O retorno anunciado do pró-natalismo
Historicamente, a natalidade foi uma preocupação do ultraconservadorismo religioso e da extrema-direita, como bem demonstram tanto a doutrina católica quanto as políticas natalistas do fascismo histórico. E, a partir dos anos 1990, a inquietação com crescentes baixas taxas de fecundidade na Europa se tornou pauta prioritária da ultradireita renascente, sendo posteriormente traduzida nos discursos sobre “inverno demográfico” e a “grande substituição” associada à xenofobia antimigratória. Hoje, como mostra Françoise Girard, o arco neo pró-natalista vai da China aos Estados Unidos, onde até muito recentemente essas preocupações não existiam, tendo sido insufladas pelo crescimento da ultradireita e seu retorno ao poder em 2025.
Isso ficou evidente quando Trump escolheu JD Vance como candidato a vice-presidente. Ultracatólico e pró-natalista vocal, Vance repudia o divórcio e mulheres solteiras e sem filhos e apoia a criação de um “baby bonus” financeiro para famílias com crianças. Após a posse, inspirado pela política familista e natalista de Orbán, o governo emitiu uma ordem executiva facilitando o acesso ao tratamento de fertilização in vitro (FIV). Paralelamente, foram lançadas estratégias para persuadir especialmente mulheres jovens a se casarem e terem filhos com bases em programas de bem-estar e saúde, sintonizadas com o movimento Make America Healthy Again (MAHA). O governo está, também, e muito intrigantemente, implementando incentivos à fecundidade através do Departamento de Transportes.

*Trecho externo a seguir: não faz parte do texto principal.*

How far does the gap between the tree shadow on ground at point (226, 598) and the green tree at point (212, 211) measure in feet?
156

A agenda pró-natalista nutre a sinergia entre o ultraconservadorismo religioso e os techbros do Silicon Valley, sendo Elon Musk sua mais espetacular ilustração. Pai de pelo menos 14 crianças, Musk frequentemente manifesta ansiedades sobre o “colapso da população” e está investindo financeiramente na promoção do pró-natalismo doméstica e transnacionalmente. Selou, no ano passado, uma parceria com a plataforma World XY, criada por Katalin Novak, ex-presidente da Hungria, para promover a heterossexualidade e o crescimento da fecundidade. As motivações não são, porém, idênticas em cada um desses campos. O ultraconservadorismo religioso preza a natalidade em si mesma, pois ela é um elemento nodal de suas doutrinas sobre a família natural (heterossexual). Já os techbros são os eugenistas do século 21: almejam o aumento da fecundidade entre os ricos, brancos e “mais inteligentes”, ficando os demais entregues às desigualdades, à precariedade ou, no limite, às necropolíticas implementadas pelo governo Trump. Essa diferença não prejudica, contudo, sua ação coordenada.

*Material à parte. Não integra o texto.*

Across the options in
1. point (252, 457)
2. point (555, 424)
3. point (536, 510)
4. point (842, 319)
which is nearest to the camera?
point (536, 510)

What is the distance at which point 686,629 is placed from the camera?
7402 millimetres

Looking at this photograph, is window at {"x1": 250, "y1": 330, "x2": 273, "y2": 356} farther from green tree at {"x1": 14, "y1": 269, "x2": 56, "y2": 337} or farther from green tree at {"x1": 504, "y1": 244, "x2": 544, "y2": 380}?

Musk, um ícone do techbroderismo, e Katalin Novak, porta-voz feminina do ultracatolicismo europeu, são parceiros. E o contágio transnacional dessa sinergia começa a ser flagrante para além dos Estados Unidos e Europa. Há pouco tempo Javier Milei – o best friend de Musk – afirmou que a fecundidade está baixa na Argentina porque o aborto foi legalizado em 2020. Pouco depois, um voucher família foi anunciado pelo candidato de ultradireita nas próximas eleições presidenciais chilenas, José Antonio Kast – que, em 2022, substituiu Katalin Novak na presidência da Political Network For Values. A jornalista feminista, Flor Alcaraz, respondendo ao pânico demográfico que está se instalando na Argentina, argumenta com razão que acusar o feminismo não resolve a queda de fecundidade, cujas causas são múltiplas e muito complexas.

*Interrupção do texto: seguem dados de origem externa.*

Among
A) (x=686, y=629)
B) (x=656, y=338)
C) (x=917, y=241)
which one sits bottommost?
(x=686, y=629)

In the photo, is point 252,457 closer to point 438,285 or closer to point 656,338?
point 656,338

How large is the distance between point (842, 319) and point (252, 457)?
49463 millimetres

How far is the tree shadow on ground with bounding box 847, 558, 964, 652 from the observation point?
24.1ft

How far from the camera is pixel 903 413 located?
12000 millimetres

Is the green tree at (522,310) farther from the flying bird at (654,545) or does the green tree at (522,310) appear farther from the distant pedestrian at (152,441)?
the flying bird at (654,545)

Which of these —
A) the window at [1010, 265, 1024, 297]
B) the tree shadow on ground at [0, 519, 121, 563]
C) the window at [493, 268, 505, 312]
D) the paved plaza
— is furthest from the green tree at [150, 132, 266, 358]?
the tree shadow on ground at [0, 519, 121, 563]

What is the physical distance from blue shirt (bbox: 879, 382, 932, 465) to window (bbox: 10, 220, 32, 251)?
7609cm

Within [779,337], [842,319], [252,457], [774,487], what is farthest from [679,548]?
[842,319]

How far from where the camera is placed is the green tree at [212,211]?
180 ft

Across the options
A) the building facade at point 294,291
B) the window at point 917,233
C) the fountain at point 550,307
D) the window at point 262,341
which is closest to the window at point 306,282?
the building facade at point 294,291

A Corte Suprema demolindo direitos
Uma excelente entrevista publicada no ano passado pelo portal Convergence reconstrói a longa história de tomada da Suprema Corte inaugurada ao tempo da decisão Brown Vs Board of Education, de 1954, que aboliu a segregação racial na educação. Também examina como esse plano de longo curso consolidou-se durante o primeiro mandato de Trump, tendo como efeito imediato a decisão Dobbs de 2022 que revogou o direito constitucional ao aborto assegurado em 1973. Inevitavelmente, as pulsões da maioria ultraconservadora da Corte foram turbinadas pelo retorno de Trump ao poder.
Começando por decisões em relação a “gênero” e direito ao aborto, em 18 de junho, a Corte, ao julgar o caso United States Vs Skermetty, validou a decisão do estado do Tennessee de proibir serviços de atenção à saúde para crianças e adolescentes trans. A intelectual não-binária russa que vive nos EUA, Masha Gessen, em artigo de opinião para o New York Times, analisa como essa decisão, que foi “movida pelo medo”, enterrou a jurisprudência estabelecida pela mesma Corte em 2020, segundo a qual a discriminação com base em sexo se aplica à discriminação com base na identidade de gênero.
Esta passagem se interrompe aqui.